[Start of section]

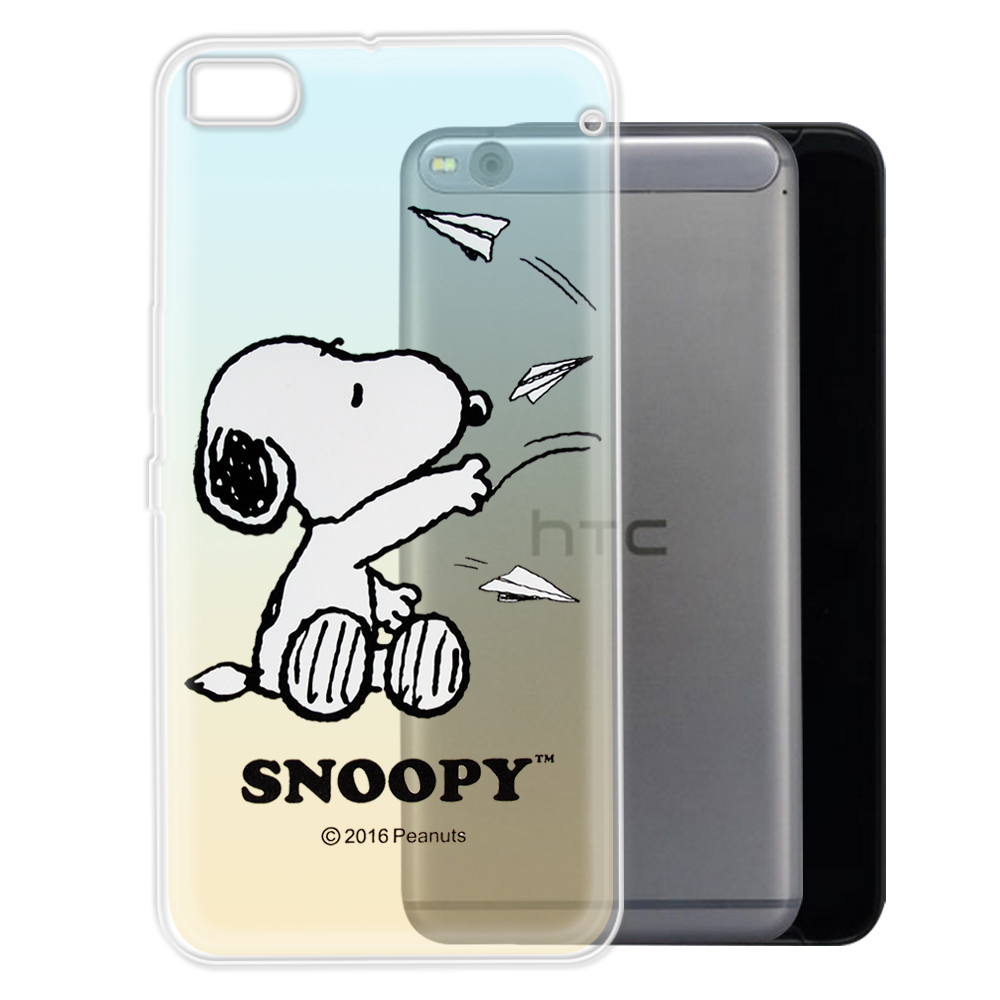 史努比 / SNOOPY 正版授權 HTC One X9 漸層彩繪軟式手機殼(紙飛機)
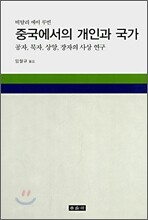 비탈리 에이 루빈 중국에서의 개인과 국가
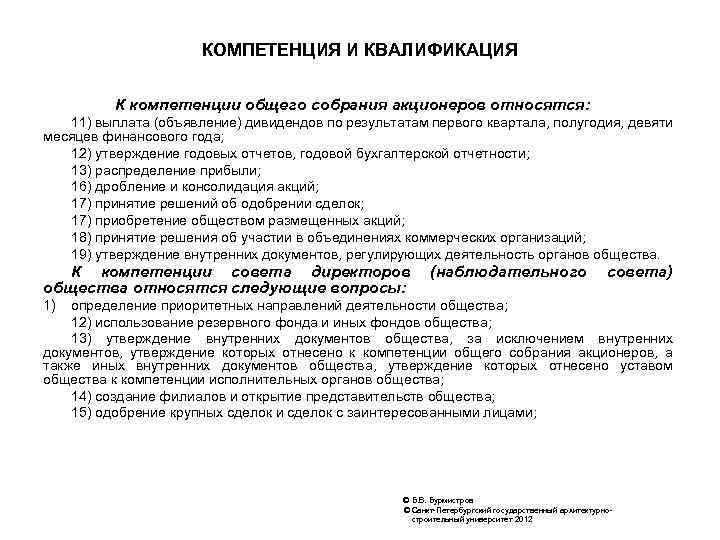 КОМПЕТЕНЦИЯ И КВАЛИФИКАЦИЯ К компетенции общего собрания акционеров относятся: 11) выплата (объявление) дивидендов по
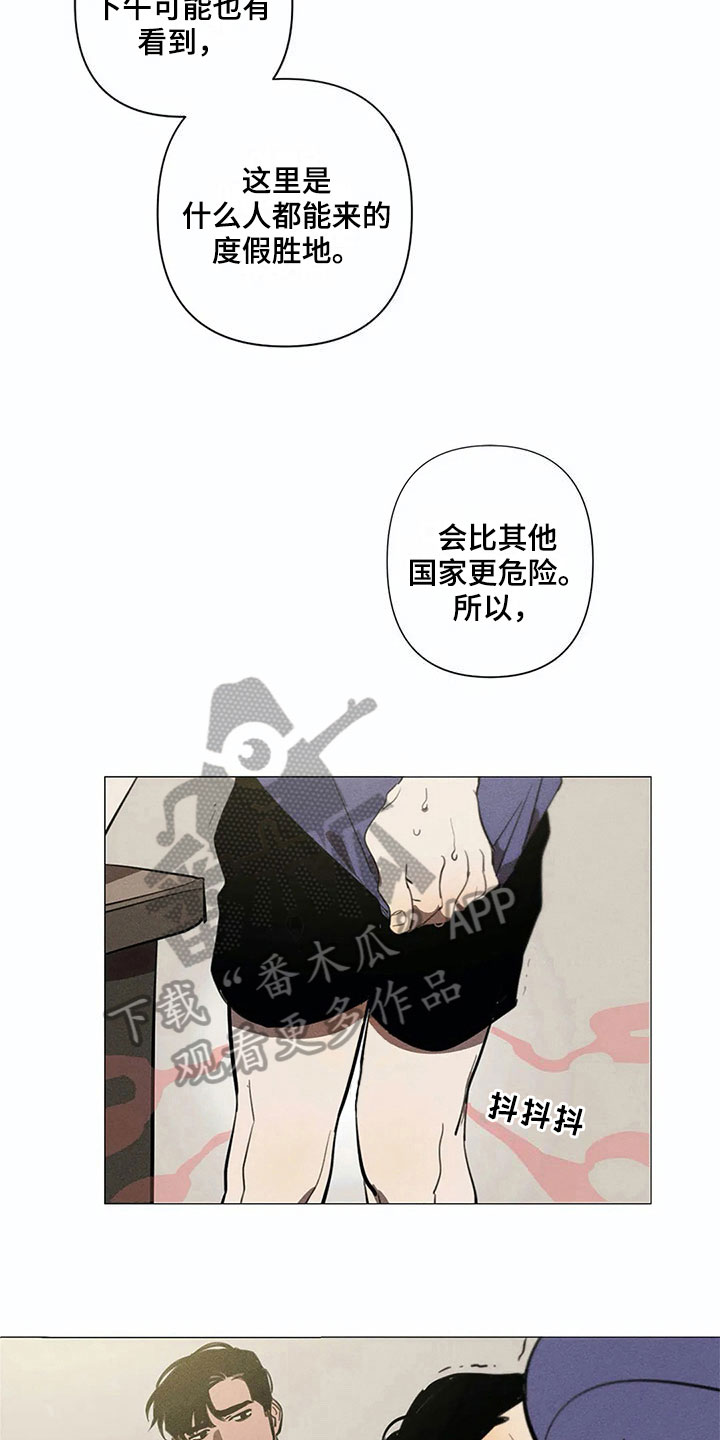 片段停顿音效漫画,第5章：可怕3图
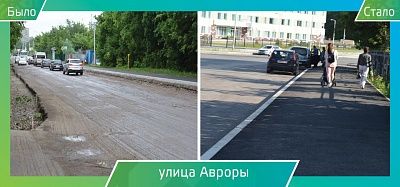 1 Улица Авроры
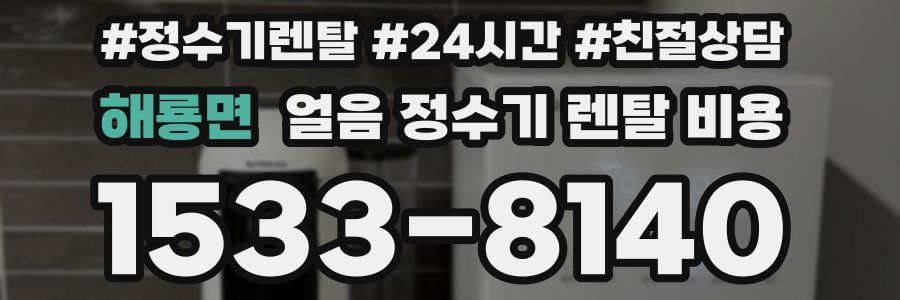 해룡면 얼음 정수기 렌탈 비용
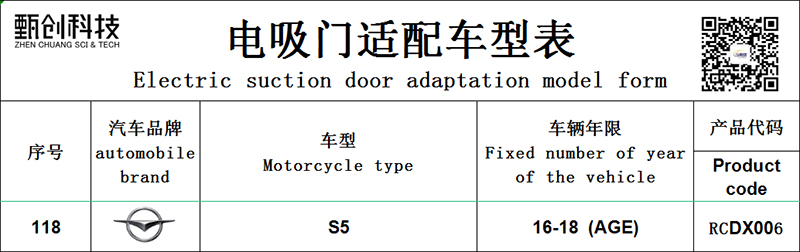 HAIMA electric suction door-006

[End of section]
[Start of section]

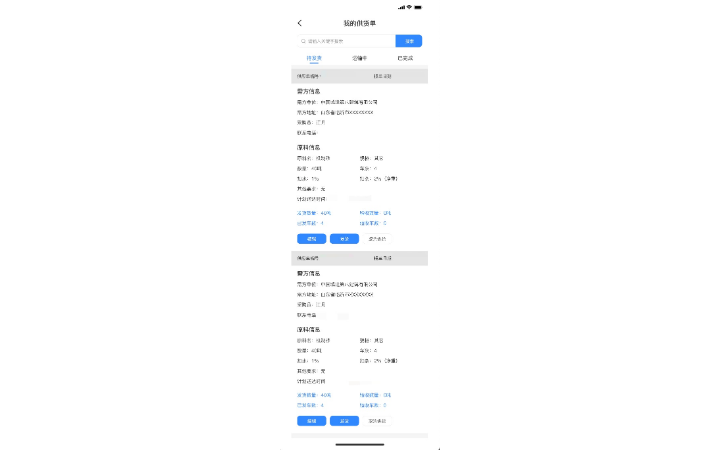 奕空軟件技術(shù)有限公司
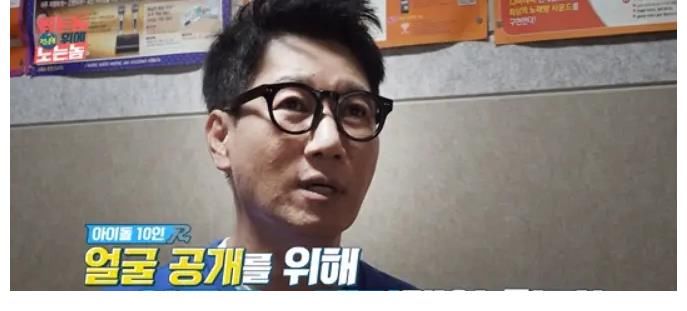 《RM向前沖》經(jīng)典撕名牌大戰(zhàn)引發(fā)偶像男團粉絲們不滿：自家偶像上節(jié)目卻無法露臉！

[End of section]

**Task objective**
Above are some entries. Restate word for word the lines from the one holding "史努比 / SNOOPY 正版授權 HTC One X9 漸層彩繪軟式手機殼(紙飛機)" through the one holding "HAIMA electric suction door-006", but not the pictures.

**Task solution**
 史努比 / SNOOPY 正版授權 HTC One X9 漸層彩繪軟式手機殼(紙飛機)
 비탈리 에이 루빈 중국에서의 개인과 국가
 КОМПЕТЕНЦИЯ И КВАЛИФИКАЦИЯ К компетенции общего собрания акционеров относятся: 11) выплата (объявление) дивидендов по
 片段停顿音效漫画,第5章：可怕3图
 1 Улица Авроры
 해룡면 얼음 정수기 렌탈 비용
 HAIMA electric suction door-006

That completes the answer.